Biophotonics Faculty Candidate Seminar: "Analysis of Protein Fibers Using Nonlinear Optical Microscopy and Spectroscopy" by Dr. Patrick Koelsch 6.5.15/11:00am-12:00pm/ CREOL RM 102

Seminar: "Analysis of Protein Fibers Using Nonlinear Optical Microscopy and Spectroscopy" by Dr. Patrick Koelsch
Friday, June 5, 2015 11:00 AM to 12:00 PM
CREOL Room 102

Celebrating the International Year of Light 2015

Patrick Koelsch
Department of Bioengineering, University of Washington, Seattle.

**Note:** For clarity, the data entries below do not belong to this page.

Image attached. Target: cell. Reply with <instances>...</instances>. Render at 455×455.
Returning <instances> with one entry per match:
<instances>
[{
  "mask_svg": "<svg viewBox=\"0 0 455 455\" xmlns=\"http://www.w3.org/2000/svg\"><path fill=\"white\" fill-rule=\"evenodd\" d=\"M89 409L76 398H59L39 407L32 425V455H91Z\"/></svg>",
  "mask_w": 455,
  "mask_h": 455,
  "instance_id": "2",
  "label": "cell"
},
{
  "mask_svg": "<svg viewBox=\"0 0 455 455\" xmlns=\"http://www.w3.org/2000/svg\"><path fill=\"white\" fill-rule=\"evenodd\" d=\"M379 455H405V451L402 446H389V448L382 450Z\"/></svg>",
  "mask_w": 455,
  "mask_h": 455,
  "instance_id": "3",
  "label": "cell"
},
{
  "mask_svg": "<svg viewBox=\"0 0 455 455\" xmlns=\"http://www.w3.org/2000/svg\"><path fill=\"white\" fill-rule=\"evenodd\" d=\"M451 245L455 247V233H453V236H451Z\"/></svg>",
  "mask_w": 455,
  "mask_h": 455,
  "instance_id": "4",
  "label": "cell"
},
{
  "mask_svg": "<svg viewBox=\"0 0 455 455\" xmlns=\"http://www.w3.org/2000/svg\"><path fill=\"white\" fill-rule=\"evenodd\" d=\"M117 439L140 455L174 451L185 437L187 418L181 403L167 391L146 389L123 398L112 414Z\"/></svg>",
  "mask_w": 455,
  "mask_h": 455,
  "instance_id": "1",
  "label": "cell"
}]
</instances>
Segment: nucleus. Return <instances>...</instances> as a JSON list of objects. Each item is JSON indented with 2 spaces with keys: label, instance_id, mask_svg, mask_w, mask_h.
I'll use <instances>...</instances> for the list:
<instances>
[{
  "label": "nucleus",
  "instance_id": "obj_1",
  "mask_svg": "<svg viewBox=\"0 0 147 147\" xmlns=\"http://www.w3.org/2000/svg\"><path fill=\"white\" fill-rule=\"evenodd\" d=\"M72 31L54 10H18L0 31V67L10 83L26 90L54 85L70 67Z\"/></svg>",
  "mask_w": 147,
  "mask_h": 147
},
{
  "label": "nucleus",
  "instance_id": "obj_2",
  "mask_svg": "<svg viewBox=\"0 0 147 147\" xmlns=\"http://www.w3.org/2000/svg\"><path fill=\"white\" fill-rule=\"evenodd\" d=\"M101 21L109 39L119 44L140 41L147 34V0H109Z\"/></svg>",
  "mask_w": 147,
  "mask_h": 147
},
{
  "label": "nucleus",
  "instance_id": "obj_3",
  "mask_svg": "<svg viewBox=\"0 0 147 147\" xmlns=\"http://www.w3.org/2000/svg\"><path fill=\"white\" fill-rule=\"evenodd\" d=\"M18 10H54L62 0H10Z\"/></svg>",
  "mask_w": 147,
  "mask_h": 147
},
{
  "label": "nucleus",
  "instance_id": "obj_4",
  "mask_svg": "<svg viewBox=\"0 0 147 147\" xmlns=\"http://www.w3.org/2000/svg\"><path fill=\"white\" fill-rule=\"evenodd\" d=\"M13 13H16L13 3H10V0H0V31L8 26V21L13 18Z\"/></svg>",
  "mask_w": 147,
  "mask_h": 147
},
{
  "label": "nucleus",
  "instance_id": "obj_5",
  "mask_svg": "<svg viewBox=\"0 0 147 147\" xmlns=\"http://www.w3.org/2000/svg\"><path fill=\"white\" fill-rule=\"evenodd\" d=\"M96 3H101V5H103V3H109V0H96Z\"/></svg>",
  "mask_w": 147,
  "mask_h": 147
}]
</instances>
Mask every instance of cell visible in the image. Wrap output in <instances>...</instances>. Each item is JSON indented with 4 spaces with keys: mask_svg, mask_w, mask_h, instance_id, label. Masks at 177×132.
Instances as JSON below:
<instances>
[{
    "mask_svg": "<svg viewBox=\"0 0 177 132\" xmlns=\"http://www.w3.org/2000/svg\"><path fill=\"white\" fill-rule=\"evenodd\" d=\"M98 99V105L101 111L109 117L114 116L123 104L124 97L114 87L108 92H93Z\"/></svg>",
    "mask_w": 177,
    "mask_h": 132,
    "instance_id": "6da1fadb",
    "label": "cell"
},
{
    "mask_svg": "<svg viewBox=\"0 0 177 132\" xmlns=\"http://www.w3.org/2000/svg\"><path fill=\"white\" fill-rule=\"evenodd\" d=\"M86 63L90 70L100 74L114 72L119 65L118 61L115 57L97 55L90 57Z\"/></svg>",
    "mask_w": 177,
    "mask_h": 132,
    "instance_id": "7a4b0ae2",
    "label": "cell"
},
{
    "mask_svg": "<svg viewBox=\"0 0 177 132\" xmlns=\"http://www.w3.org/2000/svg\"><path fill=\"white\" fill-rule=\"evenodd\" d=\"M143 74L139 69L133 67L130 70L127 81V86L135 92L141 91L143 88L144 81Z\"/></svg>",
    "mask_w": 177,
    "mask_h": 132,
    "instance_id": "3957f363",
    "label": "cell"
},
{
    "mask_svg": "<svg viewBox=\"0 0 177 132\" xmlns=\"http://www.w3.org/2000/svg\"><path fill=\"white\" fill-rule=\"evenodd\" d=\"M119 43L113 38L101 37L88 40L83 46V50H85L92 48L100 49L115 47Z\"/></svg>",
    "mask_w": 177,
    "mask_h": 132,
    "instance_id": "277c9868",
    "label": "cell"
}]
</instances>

Protein fibers are a common motif in nature, often essential for the structural integrity of living entities. From a biomedical standpoint, protein fibers occur in the context of many disease related phenomena such as Alzheimer’s and Parkinson’s disease, diabetes mellitus, cancer, or muscular dystrophy - to name a few. This lecture will describe the application of nonlinear optical microscopy and spectroscopy to study the structure of protein fibers, dynamics at early stages of fibril formation, and interaction of protein fibers with other molecules. Examples will include second-harmonic generation (SHG) and sum-frequency generation (SFG) probing schemes that we designed, developed and applied to analyze bone structure, muscle fibers, amyloid fibers in bacterial biofilms, and amyloid structures that occur in Alzheimer’s disease.

Professor Koelsch is a faculty member in the Bioengineering Department at the University of Washington. He received his doctoral degree in 2005 while working with Professor Helmuth Mohwald at the Max-Planck-Institute of Colloid and Interface Science. His doctoral research focused on ion specific effects and static and dynamic properties of soluble surfactants at the air/water interface. After a short postdoctoral phase at the University of Leipzig, Professor Koelsch joined the faculty in the Department of Chemistry at the University of Heidelberg where he became an Associate Professor in 2010 (“Privatdozent”). In 2008, Dr. Koelsch was additionally appointed as a research group leader at the Karlsruhe Institute of Technology before moving to Seattle in 2011. His laboratory is broadly interested in the behavior of molecules at interfaces with a focus on developing and applying nonlinear optical spectroscopy and imaging techniques.